2. Enhance Boss Fight Training

Date: 2026-02-23 · Model: boss_fight_mix_final.zip


Table of Contents
  1. Changes from Baseline
  2. Results
    1. Test Runs (Level 1 Start)
    2. Test Run (Boss State Start)
    3. Gameplay Recording
  3. Analysis: The “Glued Trigger” Failure
    1. Why did this happen?
    2. Conclusion
    3. Lesson Learned: Test Actions Before Training

Changes from Baseline

To allow the agent to “run-and-gun” and increase its DPS during the boss fight, we made two key changes:

  1. Always-Fire Action Space: Modified ACTION_TABLE so every movement action includes the B (Fire) button.
  2. Boss State Mixing: Used a custom state file (states/Level1_x3048_step921.state) so that episodes randomly start from either the beginning of Level 1 or right before the Boss.

Results

Test Runs (Level 1 Start)

We tested the final model starting from the beginning of Level 1.

Metric Run 1 Run 2
End Reason game_over game_over
Score 0 0
Total Reward 106.5 67.15
Distance 1983 1455

Test Run (Boss State Start)

We also tested the agent starting directly from the Boss state.

Metric Run 1
End Reason game_over
Score 99
Total Reward -89.8
Distance 3072

Gameplay Recording

Boss Fight Mix gameplay — agent fires once and never again


Analysis: The “Glued Trigger” Failure

The agent performed significantly worse than the baseline, registering a Score of 0 when starting from the beginning of the level. A score of 0 in Contra means the agent killed zero enemies.

Why did this happen?

The issue stems from how the NES hardware registers button presses, combined with a bug in our ContraWrapper.step function.

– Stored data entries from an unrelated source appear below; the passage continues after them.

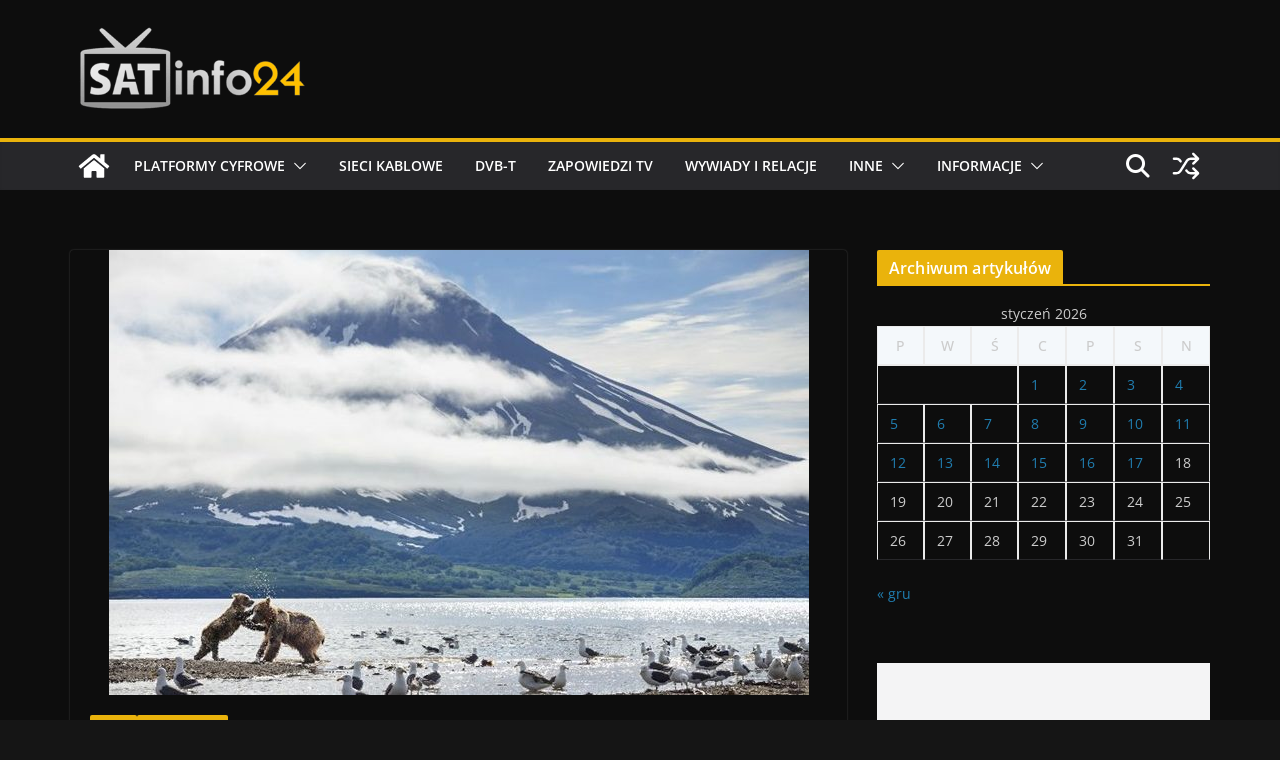

--- FILE ---
content_type: text/html; charset=utf-8
request_url: https://www.google.com/recaptcha/api2/aframe
body_size: 267
content:
<!DOCTYPE HTML><html><head><meta http-equiv="content-type" content="text/html; charset=UTF-8"></head><body><script nonce="YJxgUqZQmspgSCcmpDkzSg">/** Anti-fraud and anti-abuse applications only. See google.com/recaptcha */ try{var clients={'sodar':'https://pagead2.googlesyndication.com/pagead/sodar?'};window.addEventListener("message",function(a){try{if(a.source===window.parent){var b=JSON.parse(a.data);var c=clients[b['id']];if(c){var d=document.createElement('img');d.src=c+b['params']+'&rc='+(localStorage.getItem("rc::a")?sessionStorage.getItem("rc::b"):"");window.document.body.appendChild(d);sessionStorage.setItem("rc::e",parseInt(sessionStorage.getItem("rc::e")||0)+1);localStorage.setItem("rc::h",'1768652575120');}}}catch(b){}});window.parent.postMessage("_grecaptcha_ready", "*");}catch(b){}</script></body></html>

1. The Action Wrapper Bug In contra_wrapper.py, the skip loop executes the chosen action for 4 consecutive emulator frames. A comment suggested it would hold for 3 frames and release for 1, but the code actually passes the nes_action for all 4 frames:

2. The Contra Weapon Mechanic With our new “always-fire” action space, the agent always chooses an action where B=1. Because step() perpetually holds the B button down without ever releasing it between actions, it mimics a player physically gluing down the B button.

In Contra, the default rifle is semi-automatic. If you hold the B button down, the character fires exactly one bullet and never fires again until you release and press it again.

Conclusion

By attempting to give the agent constant “run-and-gun” abilities, we accidentally created an agent that fired exactly once at the start of the level and never again. Without the ability to shoot, the agent was quickly overwhelmed by enemies (Distance ~1500-2000) and completely annihilated during the boss fight (yielding negative rewards).

Lesson Learned: Test Actions Before Training

This failure cost us an entire training run (~32M timesteps). The bug could have been caught in minutes with a simple action sequence test. Going forward, every time we modify the action table or wrapper behavior, we should verify the actions actually work before committing to a long training run.

One approach is a lightweight beam search over the action space — brute-force a short sequence of actions and check if the game state progresses as expected (e.g., score increases, enemies die, distance advances). This is reminiscent of Tom Murphy’s learnfun & playfun project, where:

  • learnfun identifies valuable RAM addresses correlated with “winning” (e.g., score, distance, lives)
  • playfun uses beam search to brute-force the action space, optimizing those RAM addresses to play NES games without any neural network at all

While we use PPO instead of beam search for the actual agent, the testing phase could benefit from this philosophy: define success metrics from RAM, then verify that our action space can actually move those metrics in the right direction before investing GPU hours into training.